The bigger story is that these games are giving ownership of the game economy back to the players. For the first time in a long time, players can freely earn, own, trade, and exchange value with one another, independent of a central publisher node. It lays the foundation for more complex virtual player-to-player interactions, that may in time, and with other innovations around UGC, form the complex virtual societies that so many have dreamed about for so long. After a decade of free-to-play microtransactions, this feels like a breath of fresh air.

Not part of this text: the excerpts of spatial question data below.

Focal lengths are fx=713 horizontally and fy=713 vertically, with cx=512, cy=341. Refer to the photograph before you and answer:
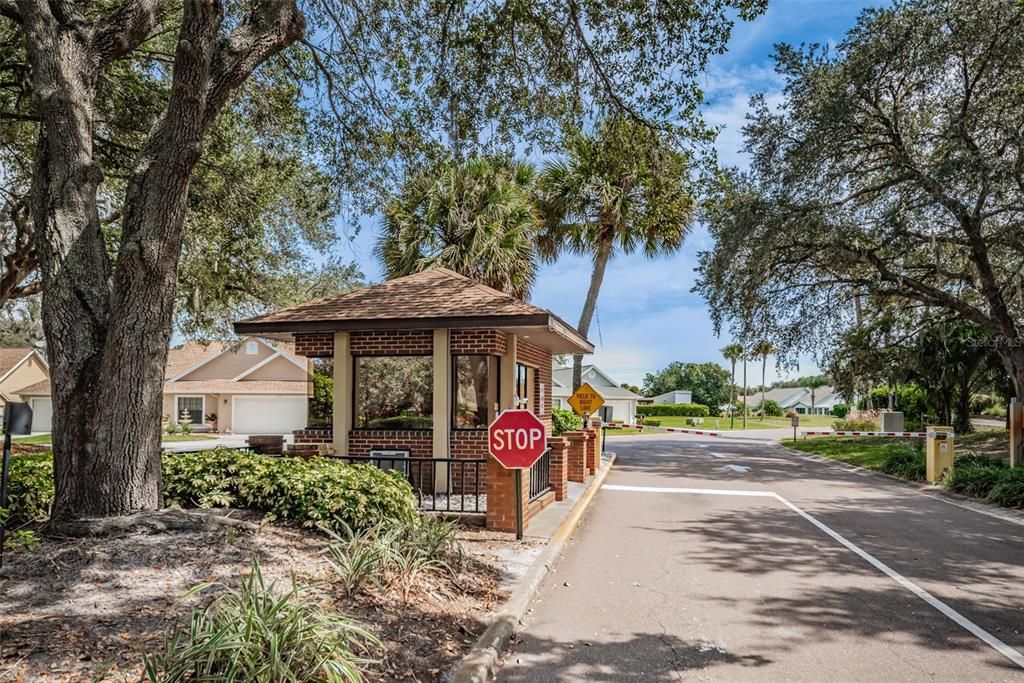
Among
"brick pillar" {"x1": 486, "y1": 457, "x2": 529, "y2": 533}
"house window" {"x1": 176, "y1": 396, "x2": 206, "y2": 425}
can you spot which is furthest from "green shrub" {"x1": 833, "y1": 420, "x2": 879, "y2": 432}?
"brick pillar" {"x1": 486, "y1": 457, "x2": 529, "y2": 533}

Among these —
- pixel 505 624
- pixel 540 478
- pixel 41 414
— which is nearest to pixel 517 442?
pixel 540 478

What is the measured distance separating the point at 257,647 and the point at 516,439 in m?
5.13

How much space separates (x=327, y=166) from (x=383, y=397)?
4.20 m

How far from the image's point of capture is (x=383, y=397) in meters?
13.1

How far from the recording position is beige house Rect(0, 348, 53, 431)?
41.8 meters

Of course, the journey is not without challenges. Long-term innovation is not mutually exclusive from short term speculation. As in many things crypto, bubbles may form that both exacerbate the short term euphoria and also mask true long-term paradigm shifts. Run-ups in virtual asset prices may push more to “play to earn” even if the assets are priced above long term equilibrium of true supply and demand.
Player-owned economies are also not all rosy. The cutthroat worlds of Entropia Online and Eve Online can plenty attest to that. Scammers and backstabbers run amok in these worlds. Balancing between true player ownership and a genuine culture of kindness within the game will not be easy, and will require deliberate effort. Finally, many of the gaming monetization practices will have magnified implications when deployed within player-owned economies, both from a player perspective and from a regulatory perspective.
The path to the Third Wave of gaming will not be easy, but it’s a journey well worth taking on. It may very well be the most important industry innovation in a very long time. And that journey is just beginning.